_What to do_
1. List every name for fried potatoes that appears in the source extract.
2. Rewrite the portion of the source extract that begins at the words "Wind can be" and stops after "two hundred years.", substituting "trade winds" for "tradewinds".

_Source extract_
────────────────────────────────────────
For the frozen potato companies, the smoke-filled room is called PotatoTrac, an analytics service sold by a third-party company called Circana. The four major frozen potato companies all agree to feed data into PotatoTrac, which the service then distributes to the market, giving executives an in-depth look at supply, labor costs, and pricing.
So there is a potato-centric analytics company. Somehow I’ve not worked there, regardless of how much I love fries. I love fries so much I’ll gladly call them chips, frites, whatever you want.
Also, let’s stop desertification whilst we’re at it
If there’s another thing you might know about me it’s how much I hate desertification, so seeing things like this warms my cockles more than the Sahara ever could
Wind is back
One thing that always disappointed me about modern Britain is the lack of fanfare and celebration of the Age of Sail. I mean, what country has a song about ruling the waves and that? Nobody cares anymore. But the Age of Sail is something that fascinated me to no end, if for no other reason than how this thing that Nature just does, can power so much, historical and physical.
A little while back I thought for two seconds that I reinvented sailing for the modern age, but it seems there’s actually been a lot of work going on by people and companies that count to bring back the age of wind powered ships and actively trying to decarbonise shipping. The idea was if ships are powered by propeller, all you need to do is get rotation happening, lets say from a rotor that wind would cause to rotate, or just power a generator like a windmill.
Wind can be great, but as hinted above, it also created the conditions and abilities to do a lot of bad things. For instance, the tradewinds and currents of the Atlantic played a role with the slave trade with the Spanish Empire. So the transatlantic slave trade happened because the wind took them to Africa first and then the Caribbean.
Somehow the East India Company is in the news still
…At an early stage, the company began trading slaves. It continued doing so for the next two hundred years.
────────────────────────────────────────
_Collected data_

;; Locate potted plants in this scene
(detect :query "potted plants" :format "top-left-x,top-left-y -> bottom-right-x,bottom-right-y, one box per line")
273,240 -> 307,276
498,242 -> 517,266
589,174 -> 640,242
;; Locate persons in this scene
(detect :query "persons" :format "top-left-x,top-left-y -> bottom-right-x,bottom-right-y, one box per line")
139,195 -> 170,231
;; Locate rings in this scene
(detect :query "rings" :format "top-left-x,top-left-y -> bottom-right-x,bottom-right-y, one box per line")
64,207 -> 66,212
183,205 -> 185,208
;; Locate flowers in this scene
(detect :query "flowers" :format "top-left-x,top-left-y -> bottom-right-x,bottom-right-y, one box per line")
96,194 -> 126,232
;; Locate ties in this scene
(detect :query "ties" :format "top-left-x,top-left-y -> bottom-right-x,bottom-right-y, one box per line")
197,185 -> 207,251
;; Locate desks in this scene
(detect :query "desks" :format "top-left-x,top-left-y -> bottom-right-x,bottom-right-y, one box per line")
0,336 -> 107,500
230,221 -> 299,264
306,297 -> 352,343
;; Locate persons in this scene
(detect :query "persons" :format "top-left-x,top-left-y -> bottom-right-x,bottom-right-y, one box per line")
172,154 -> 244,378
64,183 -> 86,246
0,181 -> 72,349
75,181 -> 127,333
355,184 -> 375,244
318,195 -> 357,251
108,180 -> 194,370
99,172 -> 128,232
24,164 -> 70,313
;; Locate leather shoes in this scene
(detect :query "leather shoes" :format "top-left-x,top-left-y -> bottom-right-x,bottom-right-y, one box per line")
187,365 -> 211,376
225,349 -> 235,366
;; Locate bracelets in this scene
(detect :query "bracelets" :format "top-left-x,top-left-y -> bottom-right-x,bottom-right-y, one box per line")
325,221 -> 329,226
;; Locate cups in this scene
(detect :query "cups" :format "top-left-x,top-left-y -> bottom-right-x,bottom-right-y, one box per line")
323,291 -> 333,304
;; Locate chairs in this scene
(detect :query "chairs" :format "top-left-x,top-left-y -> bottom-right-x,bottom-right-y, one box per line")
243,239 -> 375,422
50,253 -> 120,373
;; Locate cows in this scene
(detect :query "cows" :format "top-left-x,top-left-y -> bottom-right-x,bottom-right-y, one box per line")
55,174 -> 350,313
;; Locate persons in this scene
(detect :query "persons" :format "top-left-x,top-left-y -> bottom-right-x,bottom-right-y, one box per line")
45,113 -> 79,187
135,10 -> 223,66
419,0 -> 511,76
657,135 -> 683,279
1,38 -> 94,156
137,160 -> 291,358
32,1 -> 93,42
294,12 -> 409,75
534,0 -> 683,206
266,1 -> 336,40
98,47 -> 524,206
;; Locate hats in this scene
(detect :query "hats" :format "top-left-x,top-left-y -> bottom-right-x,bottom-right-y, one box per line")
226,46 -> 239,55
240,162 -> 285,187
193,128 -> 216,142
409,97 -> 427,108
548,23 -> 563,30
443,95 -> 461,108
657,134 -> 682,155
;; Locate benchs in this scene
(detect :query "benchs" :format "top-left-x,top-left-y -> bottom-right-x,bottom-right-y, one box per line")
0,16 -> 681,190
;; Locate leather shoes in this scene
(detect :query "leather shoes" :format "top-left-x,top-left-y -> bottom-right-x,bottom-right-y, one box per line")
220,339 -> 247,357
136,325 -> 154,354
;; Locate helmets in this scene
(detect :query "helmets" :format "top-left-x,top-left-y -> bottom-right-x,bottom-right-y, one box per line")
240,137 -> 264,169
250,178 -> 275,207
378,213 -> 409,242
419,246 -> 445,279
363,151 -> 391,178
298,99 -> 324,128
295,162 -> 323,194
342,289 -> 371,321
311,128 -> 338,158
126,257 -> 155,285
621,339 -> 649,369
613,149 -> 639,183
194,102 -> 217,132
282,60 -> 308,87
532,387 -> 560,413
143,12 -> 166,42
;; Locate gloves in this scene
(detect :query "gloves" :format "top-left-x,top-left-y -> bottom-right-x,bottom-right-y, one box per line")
────────────────────────────────────────
_List of answers_
1. fries, chips, frites

2.
Wind can be great, but as hinted above, it also created the conditions and abilities to do a lot of bad things. For instance, the trade winds and currents of the Atlantic played a role with the slave trade with the Spanish Empire. So the transatlantic slave trade happened because the wind took them to Africa first and then the Caribbean.
Somehow the East India Company is in the news still
…At an early stage, the company began trading slaves. It continued doing so for the next two hundred years.